Tips to Plan and Order Healthy Meals for Your Family

Eating healthy is not difficult, but planning your menu can help you stay on track. By planning a few meals a week, you’ll make the time more enjoyable for you and your children. You’ll also be able to organize your pantry and shopping list and avoid the stress of preparing meals. Here are some tips to help you plan and order meals from reputable healthy restaurants in Dubai for your family. Then, you can enjoy the meal without the worry of the preparation.

Order whole-grain meals:

Ordering whole-grain meals is a great way to keep your family healthy. Instead of white rice, choose brown rice. You can find these in most supermarkets. You can also order meals with a theme. For instance, you can choose dishes from the same country as your child, so that he can learn about its culture and language. You can even order them in the form of a takeaway or delivery.

Use vegetables:

Using vegetables is another way to keep your kids’ plate full of healthy food. Keeping them close to the counter is also easy to sneak in some extra veggies and fruit. The same goes for the chips and sweets in the kitchen. Just remember to serve them separately from the main meal. By doing this, you’ll be saving yourself sometime later.

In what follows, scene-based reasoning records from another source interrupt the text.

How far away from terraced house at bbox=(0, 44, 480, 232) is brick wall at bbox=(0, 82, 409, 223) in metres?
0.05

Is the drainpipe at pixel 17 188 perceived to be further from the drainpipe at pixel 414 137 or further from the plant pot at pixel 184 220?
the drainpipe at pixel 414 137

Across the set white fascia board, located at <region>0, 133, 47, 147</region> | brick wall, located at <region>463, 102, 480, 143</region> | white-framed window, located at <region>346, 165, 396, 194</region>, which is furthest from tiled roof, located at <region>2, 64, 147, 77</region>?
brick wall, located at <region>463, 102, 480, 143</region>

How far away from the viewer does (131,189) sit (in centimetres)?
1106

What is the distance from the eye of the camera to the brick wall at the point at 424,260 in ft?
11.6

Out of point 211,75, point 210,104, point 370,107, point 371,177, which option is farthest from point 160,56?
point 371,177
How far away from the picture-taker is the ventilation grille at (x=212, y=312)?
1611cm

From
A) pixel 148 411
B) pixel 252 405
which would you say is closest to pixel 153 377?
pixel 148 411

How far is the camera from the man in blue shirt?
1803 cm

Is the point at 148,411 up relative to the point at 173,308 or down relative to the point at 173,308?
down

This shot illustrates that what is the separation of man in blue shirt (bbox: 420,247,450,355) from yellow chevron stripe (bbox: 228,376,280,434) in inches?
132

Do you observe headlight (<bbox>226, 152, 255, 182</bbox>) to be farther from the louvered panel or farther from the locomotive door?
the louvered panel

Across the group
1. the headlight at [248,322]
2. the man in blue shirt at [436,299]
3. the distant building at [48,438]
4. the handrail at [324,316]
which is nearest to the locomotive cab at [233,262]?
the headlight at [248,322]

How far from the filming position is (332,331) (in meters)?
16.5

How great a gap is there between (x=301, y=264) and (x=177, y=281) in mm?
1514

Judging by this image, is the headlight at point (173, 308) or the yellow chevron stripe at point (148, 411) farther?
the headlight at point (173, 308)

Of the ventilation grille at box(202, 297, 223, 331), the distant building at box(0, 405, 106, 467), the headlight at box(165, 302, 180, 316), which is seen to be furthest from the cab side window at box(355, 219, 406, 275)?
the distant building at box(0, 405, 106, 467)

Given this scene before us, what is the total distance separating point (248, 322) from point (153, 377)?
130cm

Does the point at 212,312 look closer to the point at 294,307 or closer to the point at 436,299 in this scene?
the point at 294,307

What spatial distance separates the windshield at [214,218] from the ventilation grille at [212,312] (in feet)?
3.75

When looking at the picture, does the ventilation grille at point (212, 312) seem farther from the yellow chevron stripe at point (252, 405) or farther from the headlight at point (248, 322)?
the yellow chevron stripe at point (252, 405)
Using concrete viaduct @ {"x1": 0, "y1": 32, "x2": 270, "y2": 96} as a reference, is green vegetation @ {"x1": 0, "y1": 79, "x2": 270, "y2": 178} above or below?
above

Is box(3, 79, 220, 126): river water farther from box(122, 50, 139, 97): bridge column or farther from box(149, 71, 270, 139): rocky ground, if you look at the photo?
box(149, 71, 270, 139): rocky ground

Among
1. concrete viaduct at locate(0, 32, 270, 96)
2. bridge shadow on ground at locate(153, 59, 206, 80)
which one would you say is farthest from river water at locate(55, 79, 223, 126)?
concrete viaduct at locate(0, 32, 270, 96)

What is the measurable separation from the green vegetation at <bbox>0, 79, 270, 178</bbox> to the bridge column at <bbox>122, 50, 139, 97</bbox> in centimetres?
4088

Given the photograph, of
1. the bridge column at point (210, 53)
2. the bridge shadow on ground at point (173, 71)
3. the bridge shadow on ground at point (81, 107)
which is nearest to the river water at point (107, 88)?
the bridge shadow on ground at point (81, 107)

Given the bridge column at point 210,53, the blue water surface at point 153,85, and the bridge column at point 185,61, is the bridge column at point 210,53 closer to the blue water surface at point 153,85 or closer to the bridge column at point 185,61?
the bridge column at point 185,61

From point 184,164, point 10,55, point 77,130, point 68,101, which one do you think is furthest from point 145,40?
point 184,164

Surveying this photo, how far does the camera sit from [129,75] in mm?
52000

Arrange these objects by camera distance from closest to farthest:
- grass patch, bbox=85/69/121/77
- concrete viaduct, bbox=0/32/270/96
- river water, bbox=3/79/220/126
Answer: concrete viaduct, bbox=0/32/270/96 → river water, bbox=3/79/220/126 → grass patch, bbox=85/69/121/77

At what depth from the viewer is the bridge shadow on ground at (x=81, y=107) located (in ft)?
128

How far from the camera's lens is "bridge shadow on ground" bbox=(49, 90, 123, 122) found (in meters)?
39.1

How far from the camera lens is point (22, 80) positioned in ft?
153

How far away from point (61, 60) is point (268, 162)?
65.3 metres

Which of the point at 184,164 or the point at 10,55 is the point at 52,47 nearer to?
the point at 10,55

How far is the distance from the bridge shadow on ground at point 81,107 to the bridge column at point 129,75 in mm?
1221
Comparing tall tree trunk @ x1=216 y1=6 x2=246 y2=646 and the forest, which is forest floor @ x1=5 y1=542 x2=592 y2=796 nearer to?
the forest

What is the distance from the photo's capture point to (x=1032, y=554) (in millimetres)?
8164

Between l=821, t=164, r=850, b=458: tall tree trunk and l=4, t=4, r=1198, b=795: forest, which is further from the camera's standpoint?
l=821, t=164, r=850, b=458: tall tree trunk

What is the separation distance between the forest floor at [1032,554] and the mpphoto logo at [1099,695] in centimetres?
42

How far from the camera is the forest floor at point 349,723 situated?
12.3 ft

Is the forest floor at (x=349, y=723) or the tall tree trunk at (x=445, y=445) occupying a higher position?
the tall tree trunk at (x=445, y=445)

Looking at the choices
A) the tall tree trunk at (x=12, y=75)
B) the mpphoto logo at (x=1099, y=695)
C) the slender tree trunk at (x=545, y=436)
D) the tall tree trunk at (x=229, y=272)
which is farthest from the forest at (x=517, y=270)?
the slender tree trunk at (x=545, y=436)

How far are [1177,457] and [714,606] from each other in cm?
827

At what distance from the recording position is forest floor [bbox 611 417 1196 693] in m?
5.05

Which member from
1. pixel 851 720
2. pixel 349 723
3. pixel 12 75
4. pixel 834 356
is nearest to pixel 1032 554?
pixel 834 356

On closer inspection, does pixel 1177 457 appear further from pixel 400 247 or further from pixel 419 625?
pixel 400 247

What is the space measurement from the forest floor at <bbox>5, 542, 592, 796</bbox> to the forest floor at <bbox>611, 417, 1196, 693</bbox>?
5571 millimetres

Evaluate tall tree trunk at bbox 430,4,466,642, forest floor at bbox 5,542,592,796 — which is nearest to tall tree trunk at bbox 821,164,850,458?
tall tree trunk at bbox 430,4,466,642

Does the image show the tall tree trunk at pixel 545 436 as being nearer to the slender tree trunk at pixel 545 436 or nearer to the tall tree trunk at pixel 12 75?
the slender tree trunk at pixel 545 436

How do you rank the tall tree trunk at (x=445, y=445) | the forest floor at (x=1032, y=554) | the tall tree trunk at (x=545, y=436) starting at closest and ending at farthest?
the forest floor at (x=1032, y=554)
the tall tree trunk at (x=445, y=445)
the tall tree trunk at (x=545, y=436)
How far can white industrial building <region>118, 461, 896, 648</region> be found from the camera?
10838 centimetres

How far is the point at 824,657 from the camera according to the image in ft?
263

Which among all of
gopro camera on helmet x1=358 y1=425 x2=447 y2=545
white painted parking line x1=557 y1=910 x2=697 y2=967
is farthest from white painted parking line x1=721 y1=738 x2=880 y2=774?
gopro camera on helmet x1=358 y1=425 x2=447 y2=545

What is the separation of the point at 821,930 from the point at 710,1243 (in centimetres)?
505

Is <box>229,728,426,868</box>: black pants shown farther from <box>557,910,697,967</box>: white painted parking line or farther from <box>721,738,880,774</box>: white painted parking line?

You’ll be saving money and giving your family the best nutrition possible.

Consider the portion size:

When ordering your meals, consider the portion size. Aim for a balanced meal that includes non-starchy vegetables. Then, a quarter of the plate should be made up of whole grains. For each of your plates, make sure that at least half is made up of vegetables. A half-half of the plate should be non-starchy. The other half should be filled with unrefined carbohydrates, which can combine whole grains and legumes.

Choose whole grains over refined ones whenever possible. Some nutrition recommends choosing half of the grains your family eats should be whole. If you can’t find whole wheat pasta or bread, you can substitute quinoa or whole-wheat couscous. If you’re worried about finding quinoa or bulgur, these can be difficult to find, but they have double the protein of brown rice. This can help you prepare healthy meals that will satisfy your family.